Our search method consists of three steps:
- Identifying similar subgraphs
def make_family_group(
tasks,
search_policy,
):
if search_policy == "default":
search_policy = "sketch.xgb"
if isinstance(search_policy, str):
policy = search_policy.split(".")
if len(policy) == 2:
return {}
elif len(policy) == 3:
policy_type, model_type, model_group = policy
_, class_type = model_group.split("_")
else:
raise ValueError("Invalid search policy: " + search_policy)
family_group = {}
# Identifying Similar Subgraphs based on core operation
if class_type == "op":
for idx, task in enumerate(tasks):
task_layers=task.desc.split('_')
if task_layers[1] not in family_group:
family_group[task_layers[1]] = []
family_group[task_layers[1]].append(idx)
else:
family_group[task_layers[1]].append(idx)
# Identifying Similar Subgraphs based on hash
elif class_type == "hash":
for idx, task in enumerate(tasks):
task_hash=task.workload_key[2:34]
if task_hash not in family_group:
family_group[task_hash] = []
family_group[task_hash].append(idx)
else:
family_group[task_hash].append(idx)
if family_group is not None:
for key,value in family_group.items():
print("family group :", key, "---", value)
return family_group
We use static analyzing to classify the subgraphs(tasks) based on their attributes.
- Constructing family cost model
elif "family" in model_group:
# generate cost model for each family
cost_model_pool = []
for _,group in family_group.items():
if model_type == "xgb":
cost_model = XGBModel(
num_warmup_sample=len(group) * num_measures_per_round,
model_file=load_model_file,
adapative_training=adapative_training,
)
if load_model_file and os.path.isfile(load_model_file):
logger.info("TaskScheduler: Load pretrained model...")
cost_model.load(load_model_file)
elif load_log_file:
logger.info("TaskScheduler: Reload measured states and train the model...")
cost_model.update_from_file(load_log_file)
elif model_type == "random":
cost_model = RandomModel()
else:
raise ValueError("Invalid search policy: " + search_policy)
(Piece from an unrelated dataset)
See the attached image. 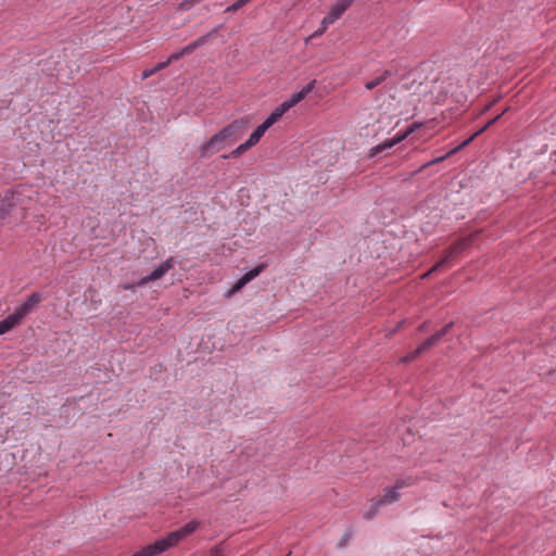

cost_model_pool.append(cost_model)
#bind each subgraph(task) with its family cost model
search_policies = []
for task_idx,task in enumerate(tasks):
for group_idx,group in enumerate(family_group.values()):
if task_idx in group:
search_policies.append(
SketchPolicy(
task,
cost_model_pool[group_idx],
params=search_policy_params,
verbose=verbose,
init_search_callbacks=init_search_callbacks,
)
)
After identifying similar subgraphs, We return family_group
(a list of subgraph families) and build a cost model for each subgraph family.
3.Foresee tuning
def _tune_family_task(self, task_idx_groups,skip_measures_per_round):
"""Tune the select family task for one round.
"""
for task_idx in task_idx_groups:
# Run pre-tune callbacks
for callback in self.callbacks:
callback.pre_tune(self, task_idx)
measure_inputs, measure_results = self.search_policies[task_idx].continue_search_one_round(
skip_measures_per_round, self.measurer
)
……
The foresee tuning takes task_idx_groups
(A list of subgraph families) and skip_measures_per_round
as inputs and tunes all the subgraphs inside the list.
TVM is licensed under the Apache-2.0 license.